-- begin --

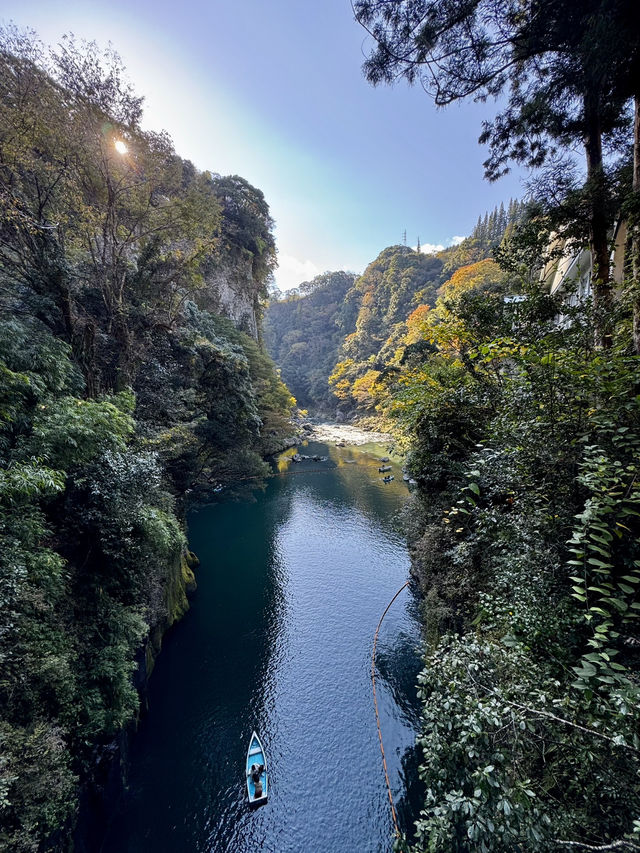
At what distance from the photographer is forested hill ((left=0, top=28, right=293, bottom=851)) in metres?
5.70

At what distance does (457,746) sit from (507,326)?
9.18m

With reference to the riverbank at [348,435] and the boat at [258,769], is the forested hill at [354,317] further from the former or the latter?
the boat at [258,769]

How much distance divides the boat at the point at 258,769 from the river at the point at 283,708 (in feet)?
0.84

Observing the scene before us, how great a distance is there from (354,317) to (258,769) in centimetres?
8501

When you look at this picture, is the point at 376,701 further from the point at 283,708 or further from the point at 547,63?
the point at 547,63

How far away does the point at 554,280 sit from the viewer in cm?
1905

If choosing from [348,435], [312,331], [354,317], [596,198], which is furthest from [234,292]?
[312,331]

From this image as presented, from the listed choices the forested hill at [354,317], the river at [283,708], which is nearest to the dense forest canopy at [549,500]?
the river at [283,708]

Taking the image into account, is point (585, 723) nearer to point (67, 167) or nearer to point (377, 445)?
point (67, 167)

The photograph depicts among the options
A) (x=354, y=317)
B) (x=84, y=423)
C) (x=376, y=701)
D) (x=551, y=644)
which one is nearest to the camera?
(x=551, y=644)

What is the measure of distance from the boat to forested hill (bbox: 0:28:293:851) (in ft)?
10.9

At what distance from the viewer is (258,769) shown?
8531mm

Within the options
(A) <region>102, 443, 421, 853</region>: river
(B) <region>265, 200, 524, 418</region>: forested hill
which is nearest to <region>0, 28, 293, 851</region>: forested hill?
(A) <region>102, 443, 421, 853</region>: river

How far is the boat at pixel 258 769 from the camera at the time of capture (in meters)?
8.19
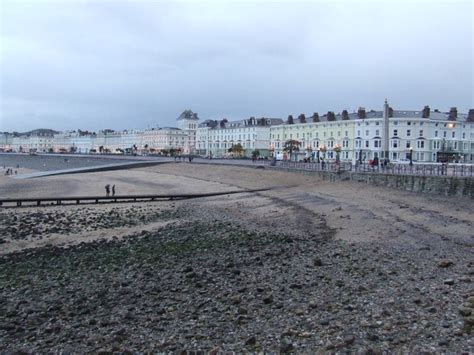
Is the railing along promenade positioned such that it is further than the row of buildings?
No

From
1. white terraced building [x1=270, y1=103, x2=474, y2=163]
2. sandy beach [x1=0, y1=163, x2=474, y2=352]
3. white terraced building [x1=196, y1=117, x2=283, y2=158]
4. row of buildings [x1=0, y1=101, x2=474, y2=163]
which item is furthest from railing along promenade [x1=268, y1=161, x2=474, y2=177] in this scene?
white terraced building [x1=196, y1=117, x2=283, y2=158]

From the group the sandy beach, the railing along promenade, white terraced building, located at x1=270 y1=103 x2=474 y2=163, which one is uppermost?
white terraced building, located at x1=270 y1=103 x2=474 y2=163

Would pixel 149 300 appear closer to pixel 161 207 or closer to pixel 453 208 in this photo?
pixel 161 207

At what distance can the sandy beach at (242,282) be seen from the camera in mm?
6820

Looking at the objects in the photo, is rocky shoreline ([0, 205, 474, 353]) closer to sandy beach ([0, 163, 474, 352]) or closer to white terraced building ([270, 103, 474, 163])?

-- end --

Stated task - Without including any picture, retype the entries exactly.

Response to this exercise -
At what distance from the photographer is forested hill ((left=0, top=28, right=293, bottom=851)) in metres?
5.70

At what distance does (457,746) sit from (507,326)?
9.18m

With reference to the riverbank at [348,435] and the boat at [258,769], is the forested hill at [354,317] further from the former or the latter?
the boat at [258,769]

How much distance divides the boat at the point at 258,769 from the river at the point at 283,708 (in feet)?
0.84

Observing the scene before us, how great a distance is there from (354,317) to (258,769) in centimetres?
8501

When you look at this picture, is the point at 376,701 further from the point at 283,708 or further from the point at 547,63?
the point at 547,63

How far away does the point at 554,280 sit from the viewer in cm?
1905

If choosing from [348,435], [312,331], [354,317], [596,198], which is furthest from [234,292]?
[312,331]

From this image as presented, from the listed choices the forested hill at [354,317], the river at [283,708], which is nearest to the dense forest canopy at [549,500]?
the river at [283,708]

Taking the image into account, is point (585, 723) nearer to point (67, 167) or nearer to point (377, 445)?
point (67, 167)

The photograph depicts among the options
A) (x=354, y=317)
B) (x=84, y=423)
C) (x=376, y=701)
D) (x=551, y=644)
which one is nearest to the camera?
(x=551, y=644)

What is the measure of distance from the boat to forested hill (bbox: 0:28:293:851) (in ft)?
10.9

At what distance from the viewer is (258,769) shown?
8531mm

Within the options
(A) <region>102, 443, 421, 853</region>: river
(B) <region>265, 200, 524, 418</region>: forested hill
which is nearest to <region>0, 28, 293, 851</region>: forested hill?
(A) <region>102, 443, 421, 853</region>: river

How far is the boat at pixel 258 769 from the camera at the time of capture (in meters)?
8.19
Is the railing along promenade positioned such that it is further than the row of buildings?
No

From
1. white terraced building [x1=270, y1=103, x2=474, y2=163]
2. sandy beach [x1=0, y1=163, x2=474, y2=352]
3. white terraced building [x1=196, y1=117, x2=283, y2=158]
4. row of buildings [x1=0, y1=101, x2=474, y2=163]
which item is furthest from railing along promenade [x1=268, y1=161, x2=474, y2=177] in this scene?
white terraced building [x1=196, y1=117, x2=283, y2=158]

From the group the sandy beach, the railing along promenade, white terraced building, located at x1=270 y1=103 x2=474 y2=163, which one is uppermost?
white terraced building, located at x1=270 y1=103 x2=474 y2=163

Would pixel 149 300 appear closer to pixel 161 207 or closer to pixel 453 208 in this photo?
pixel 161 207

At what distance can the sandy beach at (242,282) be seen from the camera in mm?
6820

Looking at the objects in the photo, is rocky shoreline ([0, 205, 474, 353]) closer to sandy beach ([0, 163, 474, 352]) or closer to white terraced building ([270, 103, 474, 163])?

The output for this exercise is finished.